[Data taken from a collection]
╔══
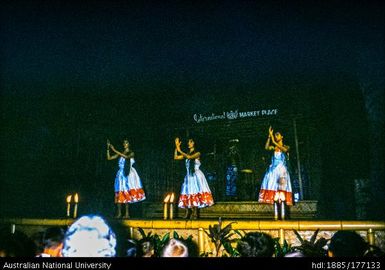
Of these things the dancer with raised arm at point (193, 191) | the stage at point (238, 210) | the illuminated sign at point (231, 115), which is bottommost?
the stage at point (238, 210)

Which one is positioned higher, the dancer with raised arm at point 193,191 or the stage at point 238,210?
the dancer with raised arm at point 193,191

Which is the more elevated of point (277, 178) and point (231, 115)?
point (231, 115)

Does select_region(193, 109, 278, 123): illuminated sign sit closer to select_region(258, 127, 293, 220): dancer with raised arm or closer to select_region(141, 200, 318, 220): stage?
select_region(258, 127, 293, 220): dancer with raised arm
╚══
╔══
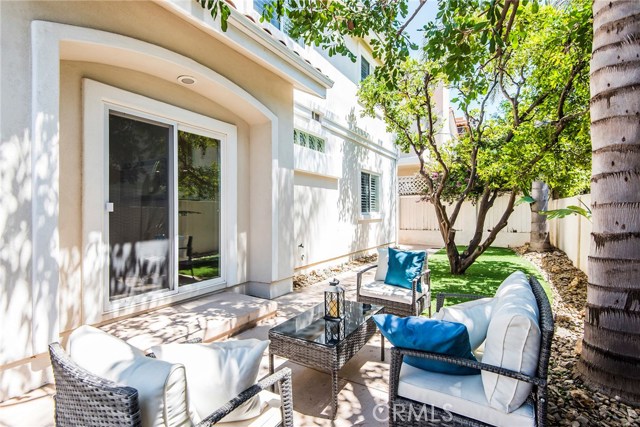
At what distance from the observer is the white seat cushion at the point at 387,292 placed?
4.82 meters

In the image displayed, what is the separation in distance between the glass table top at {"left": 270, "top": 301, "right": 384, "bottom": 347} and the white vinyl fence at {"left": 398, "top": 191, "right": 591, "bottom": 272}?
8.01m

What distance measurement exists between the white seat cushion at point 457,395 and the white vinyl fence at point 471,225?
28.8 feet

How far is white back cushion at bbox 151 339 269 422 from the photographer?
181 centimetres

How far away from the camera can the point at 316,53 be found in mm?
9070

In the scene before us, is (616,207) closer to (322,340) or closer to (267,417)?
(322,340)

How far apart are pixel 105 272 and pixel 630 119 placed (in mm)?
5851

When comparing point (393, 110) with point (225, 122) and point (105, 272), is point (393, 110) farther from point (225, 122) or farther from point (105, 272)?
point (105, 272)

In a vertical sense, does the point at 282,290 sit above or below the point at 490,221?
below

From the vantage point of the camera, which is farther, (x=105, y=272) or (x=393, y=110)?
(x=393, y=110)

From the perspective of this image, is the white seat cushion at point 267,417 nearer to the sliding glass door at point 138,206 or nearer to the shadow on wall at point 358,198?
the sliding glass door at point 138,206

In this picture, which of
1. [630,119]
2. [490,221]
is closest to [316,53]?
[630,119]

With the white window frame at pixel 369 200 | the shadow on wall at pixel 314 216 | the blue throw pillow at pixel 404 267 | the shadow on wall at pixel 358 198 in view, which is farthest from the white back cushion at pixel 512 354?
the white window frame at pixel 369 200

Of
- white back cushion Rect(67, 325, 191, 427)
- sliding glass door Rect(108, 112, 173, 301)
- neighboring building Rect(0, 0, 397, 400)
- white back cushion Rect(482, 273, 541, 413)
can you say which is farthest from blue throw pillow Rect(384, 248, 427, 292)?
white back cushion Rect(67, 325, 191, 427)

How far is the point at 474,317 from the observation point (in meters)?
╚══
Aim of the exercise
Return each line of the material above that contains the word "pillow", copied word for word.

Response
With the white window frame at pixel 369 200 | the shadow on wall at pixel 314 216 | the blue throw pillow at pixel 404 267 | the shadow on wall at pixel 358 198 in view, which is farthest from the white back cushion at pixel 512 354?
can you say which is farthest from blue throw pillow Rect(384, 248, 427, 292)?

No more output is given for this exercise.